Using Modal Verbs in the IELTS Exam - Contractions & Pronunciation
Before we finish our brief overview of modal verbs, it is crucially important to consider contractions and pronunciation. This is because modal verbs tend to be contracted or take on weak forms of pronunciation in normal speech. If you want to get the higher band scores in your IELTS Speaking Test it is critical that you pronounce them in the way native speakers would.
First off, let's get written forms out of the way. For the purposes of the IELTS Exam, with the possible exception of the General Training Writing Task 1, it is simple: you should not use contractions. That is because the appropriate style for the writing tasks is neutral/semi-formal or academic. In this type of style you should, for instance, write: It would have been improved… and not It would've been improved…
Also, remember what we said above about the Academic Writing Task 1. Generally speaking, you should not use them because the task requires you to report only the facts you see in the graph or diagram and not to speculate or use hypothetical language.
In the speaking test, however, things are different. The neutral style is to use contractions (and weak forms). In fact, if you don't use contractions it places emphasis on the sentence and might sound to strong: almost as if you were disputing something - which, in the exam, is something you obviously do not want to do.
Using contractions and weak forms in speech is also essential in being able to maintain an appropriate tempo and rhythm in your speech, crucial to getting band 7 and above. Also, being able to recognise these sounds when listening will help you follow complex discussions between natives.
Can = /kən/ not kæn/
Would = /wəd/ not /wʊd/
Should = /ʃəd/ not /ʃʊd/
Must = /məst/ not /mʌst/
She will = She +l /ʃɪːl/
He will have = He + l + av /hɪːləv/
I would = I +d /ɑɪd/
We would have = We + d + av /wɪːdəv/ or /wɪːwədəv/
She may have = She + may + av /ʃɪːmeɪjəv/
They might have = They + might + av /ðeɪmɑɪtəv/
I could have = I + d + av /ɑɪkədəv/
He must have = He + must + av/(h)ɪːməstəv/
They should have = They + should +av /ðeɪʃədəv/
Modal verbs are a very common feature of the English language. They help us talk about general possibilities as well as our abilities, wishes and desires. As far as the IELTS exam is concerned, understanding them is important for all four skills. Moreover, using them in the speaking test will help you increase your range of grammar and make you sound more native-like. Both of these are crucial in moving you beyond band 6.

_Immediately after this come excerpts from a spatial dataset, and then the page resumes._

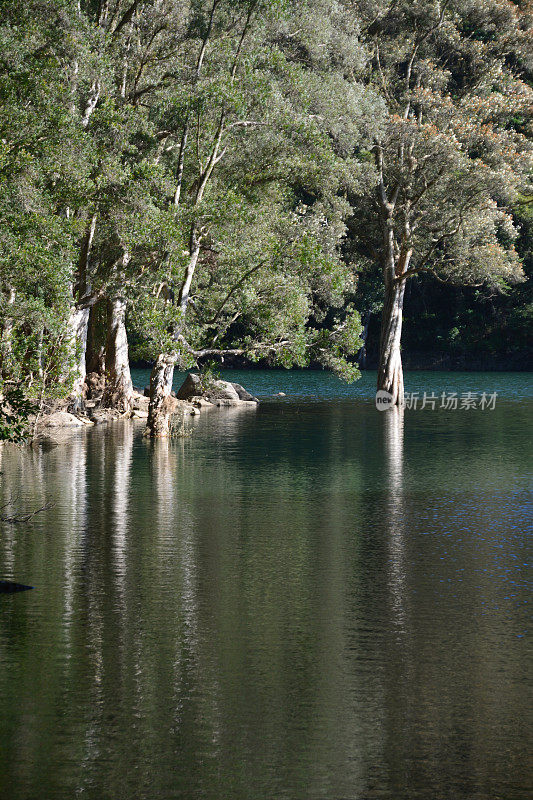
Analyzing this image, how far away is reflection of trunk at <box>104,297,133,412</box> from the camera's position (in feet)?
141

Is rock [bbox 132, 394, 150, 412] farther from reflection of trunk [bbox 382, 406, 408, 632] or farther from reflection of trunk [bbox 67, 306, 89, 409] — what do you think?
reflection of trunk [bbox 382, 406, 408, 632]

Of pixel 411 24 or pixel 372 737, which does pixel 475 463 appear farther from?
pixel 411 24

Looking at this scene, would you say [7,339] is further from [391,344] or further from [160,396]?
[391,344]

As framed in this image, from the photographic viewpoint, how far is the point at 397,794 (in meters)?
7.70

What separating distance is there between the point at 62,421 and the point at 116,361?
6.36m

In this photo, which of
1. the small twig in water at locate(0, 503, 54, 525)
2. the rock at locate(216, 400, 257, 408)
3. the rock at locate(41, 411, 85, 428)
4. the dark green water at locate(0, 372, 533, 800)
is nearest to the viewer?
the dark green water at locate(0, 372, 533, 800)

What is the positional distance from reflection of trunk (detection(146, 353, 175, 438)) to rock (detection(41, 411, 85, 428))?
3.41 meters

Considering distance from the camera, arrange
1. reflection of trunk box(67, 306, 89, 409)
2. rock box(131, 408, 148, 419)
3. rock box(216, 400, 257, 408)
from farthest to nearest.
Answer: rock box(216, 400, 257, 408) < rock box(131, 408, 148, 419) < reflection of trunk box(67, 306, 89, 409)

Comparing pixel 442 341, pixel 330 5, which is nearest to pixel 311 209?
pixel 330 5

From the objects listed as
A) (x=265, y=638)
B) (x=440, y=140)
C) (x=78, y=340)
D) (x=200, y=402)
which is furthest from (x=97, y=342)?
(x=265, y=638)

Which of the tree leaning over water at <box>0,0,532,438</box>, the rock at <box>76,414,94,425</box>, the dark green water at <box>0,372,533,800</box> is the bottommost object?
the dark green water at <box>0,372,533,800</box>

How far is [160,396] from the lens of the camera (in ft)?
109

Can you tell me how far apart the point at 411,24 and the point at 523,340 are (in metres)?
39.3

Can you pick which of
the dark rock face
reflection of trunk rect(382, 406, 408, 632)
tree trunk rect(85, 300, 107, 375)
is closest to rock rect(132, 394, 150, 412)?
tree trunk rect(85, 300, 107, 375)
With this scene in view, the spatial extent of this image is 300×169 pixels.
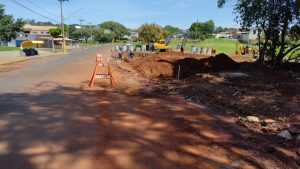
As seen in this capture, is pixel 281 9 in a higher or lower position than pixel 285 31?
higher

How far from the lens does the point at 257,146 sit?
649 centimetres

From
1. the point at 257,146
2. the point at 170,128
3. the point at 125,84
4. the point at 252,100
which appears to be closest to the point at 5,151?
the point at 170,128

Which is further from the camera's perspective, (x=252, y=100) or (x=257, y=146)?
(x=252, y=100)

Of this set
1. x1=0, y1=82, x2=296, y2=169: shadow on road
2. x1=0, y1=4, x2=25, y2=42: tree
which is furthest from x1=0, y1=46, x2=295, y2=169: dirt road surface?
x1=0, y1=4, x2=25, y2=42: tree

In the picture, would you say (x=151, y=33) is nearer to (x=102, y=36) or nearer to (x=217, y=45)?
(x=217, y=45)

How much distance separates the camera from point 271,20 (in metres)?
18.3

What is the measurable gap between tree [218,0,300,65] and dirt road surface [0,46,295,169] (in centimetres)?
963

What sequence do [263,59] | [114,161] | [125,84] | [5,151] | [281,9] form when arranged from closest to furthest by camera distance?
[114,161], [5,151], [125,84], [281,9], [263,59]

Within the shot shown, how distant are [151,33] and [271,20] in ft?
195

So, whatever your level the conclusion is simple: using modal verbs in the IELTS Exam will boost your score.
If you would like to test your knowledge of modal verbs, take a look at our quick quiz.
Note: *There are some more modal verbs which are not included here because they are much less common (shall, dare, need). There are also some other verbs and phrases which serve similar functions but are either not modal verbs (be able to, have to, be going to, wish, hope), or use two words (had better, would rather). And then there is ought to, which does not neatly fit into any category.
So how can you practice so that you are prepared for using modal verbs in the IELTS Exam?
Take the following three 'sentence frames' and fill in the details with three situations from your own life. Use your imagination.
It might … if [I/he/she/it/etc] …. [tomorrow/next week/etc]
I could …. [tomorrow/next week/etc]
I might've …. if [I/he/she/it/etc] …. [yesterday/last year/etc]
Practice saying them (with attention to the pronunciation) until they trip off the tongue easily. Once you are confident in your ability to get them right, start to invent your own constructions. One good daily study habit to get into is imagining the future and re-imagining the past. For example, at the end of each day, take 5 minutes to sit down and say to yourself "It could've…" and "It might…"
An alternative for those who prefer to speculate about other people and things is to use this wonderful collection of pictures from The New York Times. Meet up with a partner or even on your own, and practice talking about what you see in the pictures (and what happened before the picture). Remember to use some modal verbs.